The Food Center will be housed in the former turfgrass research building on Plains Road beyond the athletic fields and will contain conference rooms, office space, the Cooperative Extension’s Plant Protection Clinic (which helps community members identify pest insects and diseases on their plants), and a vegetable washing station where food grown on campus can be washed to meet food safety standards.

The University’s newest agricultural initiative is the creation of an Agricultural Innovation Campus on 50 acres at Peckham Farm, to include more than 25 acres of greenhouses and a 15,000-square-foot Agriculture Innovation Center, which will be URI’s hub for agricultural innovation, entrepreneurism, internships, and education.

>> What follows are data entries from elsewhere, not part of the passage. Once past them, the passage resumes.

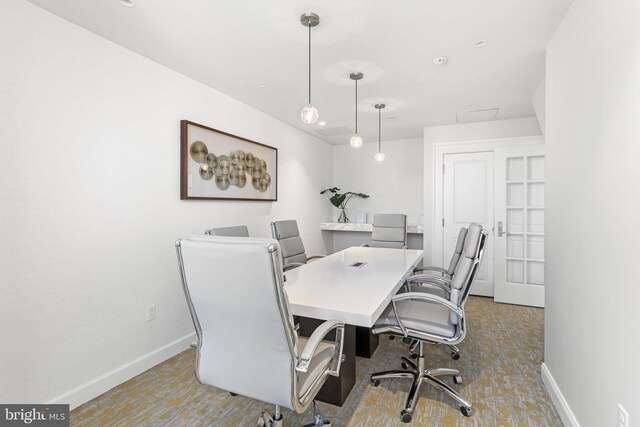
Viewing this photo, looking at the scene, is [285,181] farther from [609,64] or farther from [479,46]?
[609,64]

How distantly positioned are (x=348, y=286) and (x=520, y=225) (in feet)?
10.8

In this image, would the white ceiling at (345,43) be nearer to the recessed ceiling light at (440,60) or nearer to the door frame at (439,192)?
the recessed ceiling light at (440,60)

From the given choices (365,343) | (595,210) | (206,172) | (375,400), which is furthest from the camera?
(206,172)

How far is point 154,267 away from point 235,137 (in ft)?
5.11

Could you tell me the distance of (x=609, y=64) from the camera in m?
1.35

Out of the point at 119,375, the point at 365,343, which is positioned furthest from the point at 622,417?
→ the point at 119,375

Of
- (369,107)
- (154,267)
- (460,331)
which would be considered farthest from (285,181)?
(460,331)

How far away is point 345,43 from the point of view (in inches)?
88.9

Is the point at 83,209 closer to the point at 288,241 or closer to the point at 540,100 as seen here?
the point at 288,241

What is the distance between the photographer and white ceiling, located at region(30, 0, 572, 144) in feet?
6.16

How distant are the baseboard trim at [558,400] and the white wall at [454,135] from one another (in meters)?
2.51

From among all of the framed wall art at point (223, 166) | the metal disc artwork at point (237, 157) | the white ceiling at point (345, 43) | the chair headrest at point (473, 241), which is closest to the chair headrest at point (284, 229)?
the framed wall art at point (223, 166)

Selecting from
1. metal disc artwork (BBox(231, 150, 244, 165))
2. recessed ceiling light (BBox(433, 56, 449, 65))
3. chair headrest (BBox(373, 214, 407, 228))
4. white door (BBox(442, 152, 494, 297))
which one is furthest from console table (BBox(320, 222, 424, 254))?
recessed ceiling light (BBox(433, 56, 449, 65))

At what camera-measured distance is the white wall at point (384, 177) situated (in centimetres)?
540
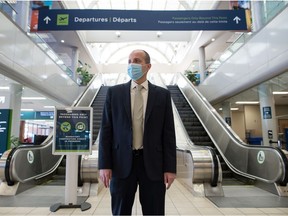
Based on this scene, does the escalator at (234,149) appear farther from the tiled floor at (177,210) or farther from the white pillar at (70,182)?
the white pillar at (70,182)

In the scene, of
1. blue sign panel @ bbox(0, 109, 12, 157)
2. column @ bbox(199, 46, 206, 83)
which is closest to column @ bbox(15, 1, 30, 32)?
blue sign panel @ bbox(0, 109, 12, 157)

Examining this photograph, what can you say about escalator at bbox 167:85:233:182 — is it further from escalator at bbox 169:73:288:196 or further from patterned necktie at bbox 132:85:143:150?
patterned necktie at bbox 132:85:143:150

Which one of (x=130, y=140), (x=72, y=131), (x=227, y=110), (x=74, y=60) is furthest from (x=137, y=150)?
(x=74, y=60)

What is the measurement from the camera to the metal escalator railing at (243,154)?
16.1ft

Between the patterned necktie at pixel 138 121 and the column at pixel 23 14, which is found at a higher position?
the column at pixel 23 14

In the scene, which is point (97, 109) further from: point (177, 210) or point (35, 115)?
point (177, 210)

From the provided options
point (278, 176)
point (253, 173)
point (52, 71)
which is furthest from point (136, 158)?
point (52, 71)

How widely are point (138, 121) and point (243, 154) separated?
17.3ft

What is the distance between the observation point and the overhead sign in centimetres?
629

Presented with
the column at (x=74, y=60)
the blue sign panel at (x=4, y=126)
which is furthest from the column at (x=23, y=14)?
the column at (x=74, y=60)

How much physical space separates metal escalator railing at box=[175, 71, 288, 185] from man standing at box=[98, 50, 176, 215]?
4073 millimetres

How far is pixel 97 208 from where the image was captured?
3.93m

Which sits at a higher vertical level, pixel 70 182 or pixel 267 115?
pixel 267 115

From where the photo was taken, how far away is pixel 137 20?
6.31 metres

The campus will be developed in partnership with Rhode Island Mushroom Co.; American Ag Energy Inc.; Verinomics, Inc.; and VoloAgri Inc.; with startup funding allocated from a state bond approved by voters in 2016.

URI Dining Services is also doing its part to contribute to the University’s sustainable agriculture efforts. It’s partnering with local farms, fishers, and vendors to make “eat local” more than just a catchphrase, and its food waste is converted to compost through a partnership with the Compost Plant, a Providence business focused on diverting organic waste from landfills to high-quality compost. URI’s Dining Services is even growing herbs, salad greens, and tomatoes in the dining halls to reduce procurement time and product costs.